Using SLURM in the DCMB Virtual Classroom - Job Management
Contents |
Job Management
If you've already gotten started with simple jobs, and the srun and sbatch commands. You may now want to move on to the basics of multiple jobs and job management. To do so you need to learn several further commands to interact with the SLURM (Simple Linux Utility for Resource Management) workload manager.
Meet the Queue
As a user, your core concern with the operation of SLURM will be the queue. The acronym SLURM when deconstructed specifically references resource management. You request resources from SLURM, now or in the future, and SLURM will assign them if available or hold, queue, your job until the resources are available. As there is no guarantee of immediacy the typical use of a system like SLURM is to prepare a script or program to run in batch, without interactivity. The combination of resources and the script or program being run is collectively referred to as a job, and typically using a SLURM system is a matter of submitting and managing jobs and surveying and monitoring the queue.
Example 1: List the queue
jdpoisso@dcmb-classroom-5:~$ squeue
JOBID PARTITION NAME USER ST TIME NODES NODELIST(REASON)

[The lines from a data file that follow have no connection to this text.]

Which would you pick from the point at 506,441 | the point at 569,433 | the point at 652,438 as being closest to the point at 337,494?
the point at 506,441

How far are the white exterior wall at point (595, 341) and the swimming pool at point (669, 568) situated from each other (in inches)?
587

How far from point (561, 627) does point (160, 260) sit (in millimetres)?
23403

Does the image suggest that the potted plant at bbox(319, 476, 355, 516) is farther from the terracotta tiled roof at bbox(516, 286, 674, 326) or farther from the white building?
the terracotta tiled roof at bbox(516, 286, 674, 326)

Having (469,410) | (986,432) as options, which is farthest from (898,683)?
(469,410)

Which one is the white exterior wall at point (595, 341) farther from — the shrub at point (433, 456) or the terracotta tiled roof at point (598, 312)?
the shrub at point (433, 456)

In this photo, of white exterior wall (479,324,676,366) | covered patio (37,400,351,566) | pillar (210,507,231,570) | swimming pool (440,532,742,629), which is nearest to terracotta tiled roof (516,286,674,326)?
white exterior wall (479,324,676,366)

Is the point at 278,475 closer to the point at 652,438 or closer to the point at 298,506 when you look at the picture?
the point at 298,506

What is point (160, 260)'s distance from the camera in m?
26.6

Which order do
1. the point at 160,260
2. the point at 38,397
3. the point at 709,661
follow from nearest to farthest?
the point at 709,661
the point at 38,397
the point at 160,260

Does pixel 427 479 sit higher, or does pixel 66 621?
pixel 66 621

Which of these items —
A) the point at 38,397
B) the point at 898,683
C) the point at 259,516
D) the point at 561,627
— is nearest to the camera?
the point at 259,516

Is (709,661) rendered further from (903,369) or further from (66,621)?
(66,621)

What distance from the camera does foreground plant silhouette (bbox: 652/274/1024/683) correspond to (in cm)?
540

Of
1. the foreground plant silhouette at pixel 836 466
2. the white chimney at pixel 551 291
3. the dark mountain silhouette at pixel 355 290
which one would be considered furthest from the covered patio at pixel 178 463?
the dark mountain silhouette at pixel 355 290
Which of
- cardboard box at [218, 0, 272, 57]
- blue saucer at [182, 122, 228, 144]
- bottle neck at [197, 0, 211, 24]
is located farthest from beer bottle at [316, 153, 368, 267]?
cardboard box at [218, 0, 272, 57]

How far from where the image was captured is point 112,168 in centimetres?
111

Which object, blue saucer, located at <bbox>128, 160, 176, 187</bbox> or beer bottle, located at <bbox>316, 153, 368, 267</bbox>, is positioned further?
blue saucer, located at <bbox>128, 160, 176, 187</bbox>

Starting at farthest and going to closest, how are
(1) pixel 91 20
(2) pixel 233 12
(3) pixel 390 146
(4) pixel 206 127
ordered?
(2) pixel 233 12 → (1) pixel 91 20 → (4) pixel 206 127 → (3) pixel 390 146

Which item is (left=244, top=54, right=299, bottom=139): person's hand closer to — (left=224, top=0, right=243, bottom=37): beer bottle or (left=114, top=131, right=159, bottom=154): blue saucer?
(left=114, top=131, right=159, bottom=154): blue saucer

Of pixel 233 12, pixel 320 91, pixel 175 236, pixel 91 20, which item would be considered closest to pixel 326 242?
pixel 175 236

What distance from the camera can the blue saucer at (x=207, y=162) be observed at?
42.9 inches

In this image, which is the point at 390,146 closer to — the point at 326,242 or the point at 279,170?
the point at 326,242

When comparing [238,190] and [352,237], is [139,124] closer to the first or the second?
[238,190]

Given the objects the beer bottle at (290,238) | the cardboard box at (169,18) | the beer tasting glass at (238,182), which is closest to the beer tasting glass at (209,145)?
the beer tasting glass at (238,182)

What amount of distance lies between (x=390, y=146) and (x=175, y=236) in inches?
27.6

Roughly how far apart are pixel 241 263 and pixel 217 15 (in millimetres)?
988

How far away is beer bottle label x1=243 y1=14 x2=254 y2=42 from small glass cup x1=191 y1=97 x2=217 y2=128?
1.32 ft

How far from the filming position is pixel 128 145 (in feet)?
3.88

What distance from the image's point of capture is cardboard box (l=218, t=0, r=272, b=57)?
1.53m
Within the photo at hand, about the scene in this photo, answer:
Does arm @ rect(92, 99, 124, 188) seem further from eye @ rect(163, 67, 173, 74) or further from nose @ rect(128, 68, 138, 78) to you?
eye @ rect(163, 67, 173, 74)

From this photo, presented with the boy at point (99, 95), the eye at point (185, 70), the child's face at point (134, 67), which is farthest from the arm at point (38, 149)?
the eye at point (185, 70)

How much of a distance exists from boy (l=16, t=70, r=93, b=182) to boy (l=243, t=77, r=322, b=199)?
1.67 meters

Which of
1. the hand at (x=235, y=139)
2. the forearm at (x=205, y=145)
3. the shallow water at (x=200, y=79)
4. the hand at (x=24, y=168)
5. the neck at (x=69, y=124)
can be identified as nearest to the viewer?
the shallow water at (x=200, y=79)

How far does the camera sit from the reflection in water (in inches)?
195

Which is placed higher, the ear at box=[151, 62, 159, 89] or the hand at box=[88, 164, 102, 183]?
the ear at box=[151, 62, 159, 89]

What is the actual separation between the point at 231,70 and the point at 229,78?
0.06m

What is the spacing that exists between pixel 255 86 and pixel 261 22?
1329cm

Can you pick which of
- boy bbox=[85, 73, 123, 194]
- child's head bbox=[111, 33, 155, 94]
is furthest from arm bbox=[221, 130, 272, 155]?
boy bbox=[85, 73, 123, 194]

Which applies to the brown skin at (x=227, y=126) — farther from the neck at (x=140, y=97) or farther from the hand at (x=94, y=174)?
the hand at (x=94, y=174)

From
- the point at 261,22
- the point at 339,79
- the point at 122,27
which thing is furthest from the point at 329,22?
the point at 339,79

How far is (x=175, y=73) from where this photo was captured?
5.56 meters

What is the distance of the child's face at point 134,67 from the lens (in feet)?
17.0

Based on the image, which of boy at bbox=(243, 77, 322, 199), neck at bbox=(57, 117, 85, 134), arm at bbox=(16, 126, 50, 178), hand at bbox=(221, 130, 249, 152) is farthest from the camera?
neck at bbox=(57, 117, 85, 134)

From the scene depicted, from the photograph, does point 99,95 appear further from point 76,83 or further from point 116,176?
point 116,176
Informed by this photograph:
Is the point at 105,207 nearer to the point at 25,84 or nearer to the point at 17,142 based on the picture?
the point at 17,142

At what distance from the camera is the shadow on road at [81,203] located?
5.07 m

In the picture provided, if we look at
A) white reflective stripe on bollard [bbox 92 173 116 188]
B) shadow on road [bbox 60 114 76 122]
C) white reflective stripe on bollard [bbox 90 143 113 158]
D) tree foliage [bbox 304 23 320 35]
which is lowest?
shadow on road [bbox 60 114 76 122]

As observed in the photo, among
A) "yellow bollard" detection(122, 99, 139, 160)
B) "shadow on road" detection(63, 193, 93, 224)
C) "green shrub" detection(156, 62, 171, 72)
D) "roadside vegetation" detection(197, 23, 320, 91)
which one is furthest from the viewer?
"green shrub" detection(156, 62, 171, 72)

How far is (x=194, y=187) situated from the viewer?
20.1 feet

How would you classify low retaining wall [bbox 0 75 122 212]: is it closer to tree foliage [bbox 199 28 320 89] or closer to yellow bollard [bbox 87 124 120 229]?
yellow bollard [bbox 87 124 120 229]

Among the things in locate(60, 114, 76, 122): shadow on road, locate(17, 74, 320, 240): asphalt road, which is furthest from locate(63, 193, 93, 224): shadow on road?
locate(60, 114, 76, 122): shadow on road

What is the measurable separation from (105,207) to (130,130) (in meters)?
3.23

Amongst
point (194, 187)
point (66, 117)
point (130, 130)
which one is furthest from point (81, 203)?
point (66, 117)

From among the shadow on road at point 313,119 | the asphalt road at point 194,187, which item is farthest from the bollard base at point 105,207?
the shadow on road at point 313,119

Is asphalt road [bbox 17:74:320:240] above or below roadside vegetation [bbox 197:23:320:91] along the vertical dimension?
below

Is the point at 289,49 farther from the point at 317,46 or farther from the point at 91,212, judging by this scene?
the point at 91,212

109 batch y-crunch cmbtest R 3:32 1 classroom-server
110 batch stress-n jdpoisso R 3:29 1 classroom-server
111 batch stress-n jdpoisso R 3:26 1 classroom-server
112 batch stress-n jdpoisso R 3:26 1 classroom-server
113 batch stress-n jdpoisso R 3:26 1 classroom-server
jdpoisso@dcmb-classroom-5:~$
The simple way to view the contents of the SLURM queue is with the squeue command. The squeue command with no arguments will output the entire contents of the SLURM queue. The squeue shows a full list of active and queued job IDs by every user, organized into columns for easy review. In the prior example you see multiple jobs active and running on the system, no jobs are pending.
Example 2: List the queue with with waiting jobs.
jdpoisso@dcmb-classroom-5:~$ squeue
JOBID PARTITION NAME USER ST TIME NODES NODELIST(REASON)
116 batch crunch cmbtest PD 0:00 1 (QOSMaxCpuPerUserLimit)
117 batch crash cmbtest PD 0:00 1 (QOSMaxCpuPerUserLimit)
118 batch bang cmbtest PD 0:00 1 (QOSMaxCpuPerUserLimit)
119 batch smash cmbtest PD 0:00 1 (QOSMaxCpuPerUserLimit)
120 batch ouch cmbtest PD 0:00 1 (QOSMaxCpuPerUserLimit)
130 batch y-crunch jdpoisso PD 0:00 1 (Resources)
131 batch y-crunch jdpoisso PD 0:00 1 (Priority)
132 batch y-crunch jdpoisso PD 0:00 1 (Priority)
133 batch y-crunch jdpoisso PD 0:00 1 (Priority)
115 batch crich cmbtest R 4:16 1 classroom-server
121 batch stress-n jdpoisso R 3:37 1 classroom-server
122 batch stress-n jdpoisso R 3:32 1 classroom-server
125 batch y-crunch jdpoisso R 2:41 1 classroom-server
126 batch y-crunch jdpoisso R 2:38 1 classroom-server
127 batch y-crunch jdpoisso R 0:05 1 classroom-server
128 batch y-crunch jdpoisso R 0:02 1 classroom-server
129 batch y-crunch jdpoisso R 0:02 1 classroom-server
jdpoisso@dcmb-classroom-5:~$
In this example however you see much more activity and several jobs are being held for lack of resources. In the column headed with 'ST' we see some jobs marked 'PD', pending, and we see some jobs marked 'R', running. Where the jobs are marked pending we can see a column 'NODELIST(REASON)' which gives us a reason for its state. The column marked 'USER' shows us that two users, cmbtest and jdpoisso, are currently active and using the system resources.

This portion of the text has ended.